Yesterday was my quarterly review at work. The strange thing about that is that my company doesn't do quarterly reviews. In fact, yesterday was the first quarterly review *ever* in the history of the company. And possibly the last.
You see, I brought this on myself. My boss and I are both bull-headed when it comes to our ideas about programming. He and I lock horns intellectually more than the whole rest of the team put together, and although he tells me that he respects the fact that I stand up for my ideas, I think at the end of the day he'd rather I just bow to his superior kung fu (he actually is a top-notch programmer) with unblinking deference.
But over the past few months it all seemed to be coming to a head. When we started in on a "conversation" about whether or not to refactor code a certain way, people on the team would pull out their flak jackets and a bowl of popcorn. About 7 weeks ago, just before I went on vacation for 2 weeks, he and I had "a talk" and he dropped a bombshell. He told me that I lacked "professionalism" and that I wasn't as far along in my career as I could be.
Ever been punched in the kidney when you thought you were alone in the room? I have (my Army buddies are very strange) and this was the same feeling. Coming from some young kid, or another know-it-all rookie like myself, those comments wouldn't have bothered me. But this guy is a seasoned pro. The kind of guy who lends credibility to an entire project just by showing up to a few meetings with the customer. He's a founding member of the company, for pete's sake.
So I went on vacation. Within the first week of my vacation I also found out that my girlfriend had a similar revelation for me about our relationship. And I turned 34.
Sigh.
But I'm proud to say that in every case I turned lemons into some kind of fruity juice (credit: Obi). At work, my response to that brick of C4 being detonated in my cereal bowl was to ask my boss if he'd be willing to give me a quarterly review after I returned from vacation, so that I'd know exactly what I needed to work on to be a better "professional". I thought that was very professional of me.
And with my girlfriend, as soon as she told me what it was that was making her unhappy, I dug deep and immediately set all my energy and focus on making it better. I'm happy to say that we're happier than ever together now, and I don't think I've ever been quite so fulfilled in a relationship as I am with her.
Conclusion: I'm capable of great things, but figuring out how people really feel about me is not one of them. Once I know - once they spell it out for me slowly, using stick figures and very small words - then I surprise everyone, including myself, with how quickly and significantly I can change my behavior. It's nice to know that my 'natural adaptability' can be used for good, too.

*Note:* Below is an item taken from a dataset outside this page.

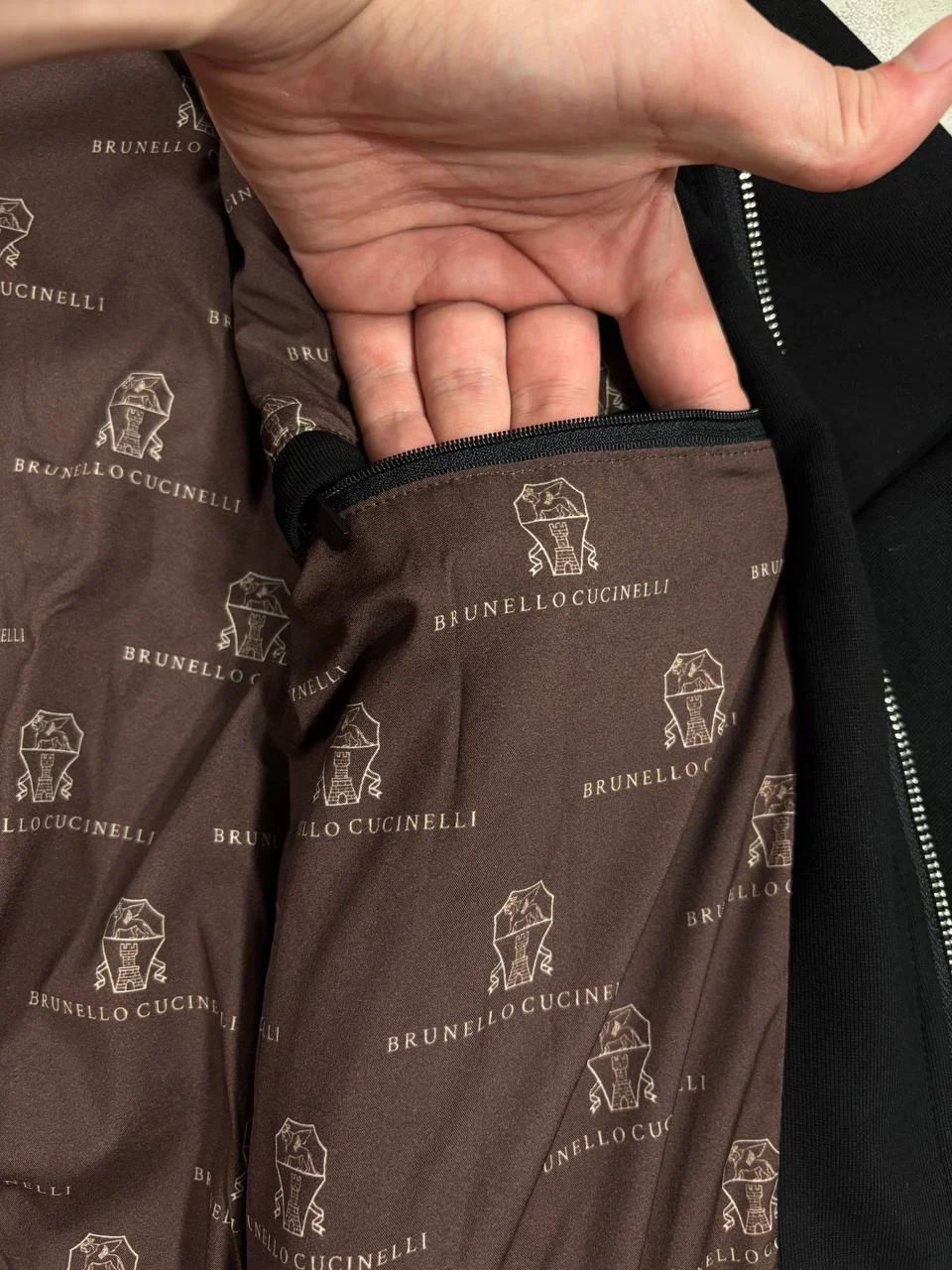 Мужской спортивный костюм Brunello Cucinelli - миниатюра 8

My "vacation" in Vermont seems to have been a turning point for me. I feel stronger, smarter, calmer...better. As I've told my girlfriend, I feel like I just hadn't bothered to realize any of my potential for years, because I just didn't have a reason. I got complacent. Things got easy, so I stopped trying to improve myself. I needed a reason.
She's my reason. And so far, I like the change.

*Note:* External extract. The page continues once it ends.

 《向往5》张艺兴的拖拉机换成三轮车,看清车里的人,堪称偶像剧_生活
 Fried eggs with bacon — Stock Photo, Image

Conclusion: quarterly reviews should be mandatory with our friends, lovers, bosses, co-workers, etc. I think the first one is the hardest, but after that it gets easier because your just making small course corrections.
Think of it this way: if you don't occasionaly get a status report during the action, you haven't really avoided anything....because you'll likely have to hear the same information anyways, but it will be during your exit interview.